I closed the grimoire and looked at the wolf’s body. It’d be a shame to waste this when it had parts I could use. There were bones, meat, and honestly...
...I felt proud of myself that I felled it. My hand opened as the green light connected my palm to the hilt of the bone dagger.
[Skeletal Grasp].
The bone dagger flew to my hand. I put it back into my pouch and stared at the wolf. If I used [Compost], meat and bone would disperse into the ground.
Wait—would it? It did for rabbits, but rabbits don’t have a usable soul. I didn’t care much for wolf meat, but wolf bones?
My hand opened and waved over the corpse. Normally I’d hear the music of cicadas, but that was slowly starting to change.
It was the sound of maggots squirming and feasting—chewing, gnawing, devouring. My eyes glowed green...
...and the meat and blood and vital fluid spewed out.
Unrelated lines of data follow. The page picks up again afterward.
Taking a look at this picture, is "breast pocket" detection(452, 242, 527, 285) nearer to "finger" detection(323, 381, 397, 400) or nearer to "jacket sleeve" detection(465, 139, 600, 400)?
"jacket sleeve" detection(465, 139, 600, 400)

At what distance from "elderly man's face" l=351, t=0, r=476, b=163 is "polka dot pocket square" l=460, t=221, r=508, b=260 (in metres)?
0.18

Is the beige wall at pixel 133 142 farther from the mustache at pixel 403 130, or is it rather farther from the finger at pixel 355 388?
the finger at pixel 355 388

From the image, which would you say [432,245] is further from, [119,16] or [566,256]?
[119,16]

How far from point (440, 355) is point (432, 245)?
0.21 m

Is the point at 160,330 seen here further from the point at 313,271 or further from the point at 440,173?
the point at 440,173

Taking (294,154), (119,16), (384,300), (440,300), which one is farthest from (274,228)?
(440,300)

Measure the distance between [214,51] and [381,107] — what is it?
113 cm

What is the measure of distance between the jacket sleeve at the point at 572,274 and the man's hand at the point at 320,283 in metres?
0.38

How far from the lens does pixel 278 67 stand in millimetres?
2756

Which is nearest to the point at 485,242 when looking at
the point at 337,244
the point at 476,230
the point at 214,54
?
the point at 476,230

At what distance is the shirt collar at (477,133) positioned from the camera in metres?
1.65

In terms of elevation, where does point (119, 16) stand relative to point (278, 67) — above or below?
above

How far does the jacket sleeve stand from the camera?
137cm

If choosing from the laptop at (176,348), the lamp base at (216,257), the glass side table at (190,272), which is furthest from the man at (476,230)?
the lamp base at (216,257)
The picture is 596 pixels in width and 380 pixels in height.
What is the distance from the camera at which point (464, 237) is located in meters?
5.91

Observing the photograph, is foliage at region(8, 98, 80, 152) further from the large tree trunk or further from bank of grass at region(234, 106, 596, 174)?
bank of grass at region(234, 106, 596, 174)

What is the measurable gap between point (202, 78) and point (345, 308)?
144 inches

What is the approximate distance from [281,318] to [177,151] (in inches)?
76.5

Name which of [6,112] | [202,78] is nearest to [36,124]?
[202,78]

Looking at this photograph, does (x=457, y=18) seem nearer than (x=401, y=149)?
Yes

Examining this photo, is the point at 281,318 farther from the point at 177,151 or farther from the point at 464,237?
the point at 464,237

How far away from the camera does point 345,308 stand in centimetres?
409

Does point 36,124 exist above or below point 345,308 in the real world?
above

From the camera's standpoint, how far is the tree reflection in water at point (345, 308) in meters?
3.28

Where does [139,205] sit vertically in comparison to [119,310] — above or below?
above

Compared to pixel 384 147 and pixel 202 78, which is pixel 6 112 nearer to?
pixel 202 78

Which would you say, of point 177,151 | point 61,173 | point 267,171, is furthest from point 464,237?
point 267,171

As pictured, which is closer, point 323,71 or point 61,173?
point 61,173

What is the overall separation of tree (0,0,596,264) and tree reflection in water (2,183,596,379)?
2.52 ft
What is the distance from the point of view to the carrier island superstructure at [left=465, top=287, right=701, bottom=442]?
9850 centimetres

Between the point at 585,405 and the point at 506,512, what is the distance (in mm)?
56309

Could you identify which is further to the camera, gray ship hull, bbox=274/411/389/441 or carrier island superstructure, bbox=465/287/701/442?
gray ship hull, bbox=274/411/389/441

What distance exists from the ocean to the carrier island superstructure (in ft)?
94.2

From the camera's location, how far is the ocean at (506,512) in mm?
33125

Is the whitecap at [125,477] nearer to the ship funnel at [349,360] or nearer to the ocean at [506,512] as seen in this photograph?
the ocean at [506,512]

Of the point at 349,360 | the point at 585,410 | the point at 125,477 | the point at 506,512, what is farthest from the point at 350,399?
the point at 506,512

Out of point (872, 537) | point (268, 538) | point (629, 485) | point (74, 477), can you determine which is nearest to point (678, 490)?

It wanted to go to the ground, but I flicked my hand upward and drew the glowing red liquid into a vial.
[Anima].
A small grin carved across my face. One kill—[Soul] and blood. Anima and Animus. Though anima meant soul and animus meant spirit, I quite enjoyed juxtaposing their names. It felt like mastery and control over a system—labeling a blue block red and daring someone to question it.
I looked at the Mortis Agrariae again, crossed out Soul, and replaced it with Animus, and followed through.
It was a stupid and unnecessary change, but frankly?
It was my change.
It was my mark, in my book, in the way I wanted to write it.
I glanced down at the wolf bones and brought them into my [Inventory]. I could animate this for sure, but I had no need of an undead wolf.
I hated wolves.
And if I had my way?
I’d make sure they hated me back.
It was time to go to Madeleine’s. I had a vampire to meet, and then I could experiment with this beast’s [Animus].